WHAT THE EXERCISE ASKS:
Once you reach the line containing "Building Photo - 1311 Shoshone Pl", copy it and every line after it exactly, through the end of the data below.

Records drawn from a dataset:
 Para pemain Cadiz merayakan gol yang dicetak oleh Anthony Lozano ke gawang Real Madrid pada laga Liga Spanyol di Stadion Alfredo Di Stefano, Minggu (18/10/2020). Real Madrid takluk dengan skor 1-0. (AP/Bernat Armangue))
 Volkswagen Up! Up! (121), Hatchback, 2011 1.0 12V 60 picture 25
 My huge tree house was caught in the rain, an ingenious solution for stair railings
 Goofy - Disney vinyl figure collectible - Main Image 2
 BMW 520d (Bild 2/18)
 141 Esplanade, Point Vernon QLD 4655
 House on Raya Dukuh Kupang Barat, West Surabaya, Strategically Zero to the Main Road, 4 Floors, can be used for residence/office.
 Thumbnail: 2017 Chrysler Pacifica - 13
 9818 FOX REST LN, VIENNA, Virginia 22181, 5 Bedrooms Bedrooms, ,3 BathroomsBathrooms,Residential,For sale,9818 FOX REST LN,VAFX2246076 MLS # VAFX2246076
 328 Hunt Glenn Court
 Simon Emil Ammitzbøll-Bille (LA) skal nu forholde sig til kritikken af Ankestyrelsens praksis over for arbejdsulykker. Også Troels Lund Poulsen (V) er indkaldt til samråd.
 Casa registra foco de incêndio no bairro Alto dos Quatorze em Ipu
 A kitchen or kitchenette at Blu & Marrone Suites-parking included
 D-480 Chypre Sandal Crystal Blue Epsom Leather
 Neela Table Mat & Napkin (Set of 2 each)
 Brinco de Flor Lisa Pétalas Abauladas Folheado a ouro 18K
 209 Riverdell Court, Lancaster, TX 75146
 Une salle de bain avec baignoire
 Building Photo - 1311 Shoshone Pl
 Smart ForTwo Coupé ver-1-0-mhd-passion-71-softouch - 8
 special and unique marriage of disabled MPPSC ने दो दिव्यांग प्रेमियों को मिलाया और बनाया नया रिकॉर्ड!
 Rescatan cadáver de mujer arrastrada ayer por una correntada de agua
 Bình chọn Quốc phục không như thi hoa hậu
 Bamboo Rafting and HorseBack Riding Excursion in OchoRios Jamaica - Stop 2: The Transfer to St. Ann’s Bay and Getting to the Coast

ANSWER BOX:
 Building Photo - 1311 Shoshone Pl
 Smart ForTwo Coupé ver-1-0-mhd-passion-71-softouch - 8
 special and unique marriage of disabled MPPSC ने दो दिव्यांग प्रेमियों को मिलाया और बनाया नया रिकॉर्ड!
 Rescatan cadáver de mujer arrastrada ayer por una correntada de agua
 Bình chọn Quốc phục không như thi hoa hậu
 Bamboo Rafting and HorseBack Riding Excursion in OchoRios Jamaica - Stop 2: The Transfer to St. Ann’s Bay and Getting to the Coast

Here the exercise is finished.